South Africa’s Richards Bay Coal Terminal, the world’s biggest coal-export facility, expects a 30-fold surge in sales to India this year. Holcim Ltd, the world’s second-largest cement maker, said last month that its third-quarter profit rose 28 per cent as plants in India and China ran at full capacity.

‘This trend will continue because of all the work on infrastructure,’ said Jerome Lombardi, a business development manager at Holcim Group Support (S) Pte Ltd in Singapore. ‘When there is a global crisis we would rely on countries like India and China to sustain our growth.’ With exports accounting for only 23 per cent of India’s US $906 billion economy, Lehman Brothers Inc expects the South Asian nation to be immune to a deceleration in world growth sparked by mortgage defaults in the US.

India’s pace of growth is almost three times the economic expansion in the US and countries that share the euro, and falls only behind China’s 11.5 per cent gain last quarter among the world’s top 15 economies.

Global producers of cement, steel, aluminum, copper and other products are benefiting from an unprecedented drive by India to modernise and expand roads, ports and other infrastructure. Mr Singh’s government aims to attract US$500 billion by 2012 in India’s infrastructure.

The government will next week consider easing foreign investment rules in aircraft maintenance companies, petroleum marketing firms and commodity exchanges, the Economic Times reported.
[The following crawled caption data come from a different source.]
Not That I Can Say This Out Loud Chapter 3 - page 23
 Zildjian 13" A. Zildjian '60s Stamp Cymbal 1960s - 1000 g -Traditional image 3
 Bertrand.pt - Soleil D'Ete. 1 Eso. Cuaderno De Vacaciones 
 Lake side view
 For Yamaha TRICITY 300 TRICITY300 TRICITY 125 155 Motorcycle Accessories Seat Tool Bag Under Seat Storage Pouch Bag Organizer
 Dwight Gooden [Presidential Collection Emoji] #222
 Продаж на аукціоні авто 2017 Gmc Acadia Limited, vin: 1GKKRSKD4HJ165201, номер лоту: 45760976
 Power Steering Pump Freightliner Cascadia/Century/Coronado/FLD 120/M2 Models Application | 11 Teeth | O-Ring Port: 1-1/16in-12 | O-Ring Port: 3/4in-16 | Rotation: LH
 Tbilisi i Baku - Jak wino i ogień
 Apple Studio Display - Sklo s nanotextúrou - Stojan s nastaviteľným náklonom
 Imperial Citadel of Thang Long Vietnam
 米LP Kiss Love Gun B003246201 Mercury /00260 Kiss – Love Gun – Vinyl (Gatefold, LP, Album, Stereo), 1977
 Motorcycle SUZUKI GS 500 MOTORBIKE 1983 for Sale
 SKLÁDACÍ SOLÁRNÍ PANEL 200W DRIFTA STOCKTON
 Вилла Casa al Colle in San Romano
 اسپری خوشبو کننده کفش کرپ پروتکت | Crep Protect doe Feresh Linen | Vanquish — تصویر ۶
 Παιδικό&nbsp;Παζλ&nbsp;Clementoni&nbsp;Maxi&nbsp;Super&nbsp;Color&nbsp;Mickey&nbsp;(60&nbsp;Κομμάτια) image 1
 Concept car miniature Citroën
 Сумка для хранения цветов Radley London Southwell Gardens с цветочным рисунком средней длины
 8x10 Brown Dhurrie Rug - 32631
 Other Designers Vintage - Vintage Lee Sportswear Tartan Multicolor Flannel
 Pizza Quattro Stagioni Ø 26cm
Since assuming office in May 2004, the government has relaxed foreign investments in telecommunications and single- brand retail outlets.

The Indian economy has quadrupled in size since 1991, when the Oxford-educated Singh as the finance minister, introduced free-market measures that cut red tape and allowed foreign companies to set up operations locally.

That’s helped double per capita income in the last eight years.